740.0011 European War 1939/18977: Telegram
The Minister in Ireland ( Gray ) to the Secretary of State
[Received 4:56 p.m.]
7. Public discussion of Eire’s neutrality and of proposals inviting American protection is strictly forbidden but interest in the subject among pro-British and pro-American groups appears to be growing inspired by both material and spiritual considerations. It must be clearly understood that these groups have no political strength and while present conditions prevail will be unable to formulate publicly their viewpoint. In substance they recommend that the American Government address an appeal to the Irish Government and people as follows:
“We have done much for you in the past and have always believed that if we needed help you would be the first to offer it. We need help now. In return for the use of facilities needful to winning the battle of the Atlantic in which you also are vitally interested we propose: (1) To arm you as fully as possible for the protection of your cities and airfields; (2) to contribute to your food and industrial requirements; (3) to pay cash for lease of bases; (4) to guarantee return of the same; (5) to use our good offices for the ending of partition; (6) to consider such other proposals as you may choose to make in the case that these are not satisfactory.”

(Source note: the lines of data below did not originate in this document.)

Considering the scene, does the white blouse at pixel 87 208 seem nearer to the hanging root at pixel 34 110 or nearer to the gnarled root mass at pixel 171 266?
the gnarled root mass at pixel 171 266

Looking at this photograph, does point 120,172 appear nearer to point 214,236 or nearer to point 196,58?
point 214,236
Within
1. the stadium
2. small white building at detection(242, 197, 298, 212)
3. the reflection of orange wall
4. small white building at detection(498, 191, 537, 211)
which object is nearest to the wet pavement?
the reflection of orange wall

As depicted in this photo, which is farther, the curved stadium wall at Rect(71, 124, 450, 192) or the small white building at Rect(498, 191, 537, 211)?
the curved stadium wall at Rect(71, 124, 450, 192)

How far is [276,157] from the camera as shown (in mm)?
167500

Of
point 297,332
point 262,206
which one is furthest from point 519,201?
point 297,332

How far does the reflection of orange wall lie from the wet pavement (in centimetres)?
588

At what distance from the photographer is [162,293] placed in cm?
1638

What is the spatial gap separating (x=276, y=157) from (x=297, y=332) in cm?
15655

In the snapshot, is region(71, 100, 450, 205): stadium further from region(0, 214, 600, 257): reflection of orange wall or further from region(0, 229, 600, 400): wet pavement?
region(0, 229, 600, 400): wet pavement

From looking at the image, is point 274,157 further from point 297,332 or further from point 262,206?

Their plan provides that the above are to be submitted first secretly to the Irish Prime Minister with this understanding that the American Government reserves the right to publish them if they are refused. It is believed in this way that in the event the Irish Government rejected them the matter would be forced before the Irish Parliament and people in which case either Mr. de Valera would be overruled or the country divided with the majority supporting the proposals.
In my view as long as trans-Atlantic transport can be maintained with protection from bases in Northern Ireland as at present it would, be a mistake to change our policy. We have the good will of a majority of the Irish people; an important factor in the case of German attack. Intervention would presumably provoke at the least official resistance and the hostility of a bitter and reckless minority. The Army probably would be loyal to de Valera. But in the case that circumstances made a change of policy inevitable the line suggested above by Irishmen friendly to our cause appears to be sound. It is unlikely that there will be hunger this year except as a result of bad administration and distribution. If Britain and the United States were unable longer to spare for Ireland petroleum products and coal the life of the country would shortly be dislocated and the illusion of self-sufficiency and isolation dispelled. It does not appear that the withholding of supplies needed by Britain excites resentment. [Page 753] Ireland herself forbids the export of all commodities needed for home consumption and makes no sacrifices. I would repeat my recommendation of token concessions of arms and supplies (publicly announced) when and if possible to keep the good will of the Army chiefs and the people.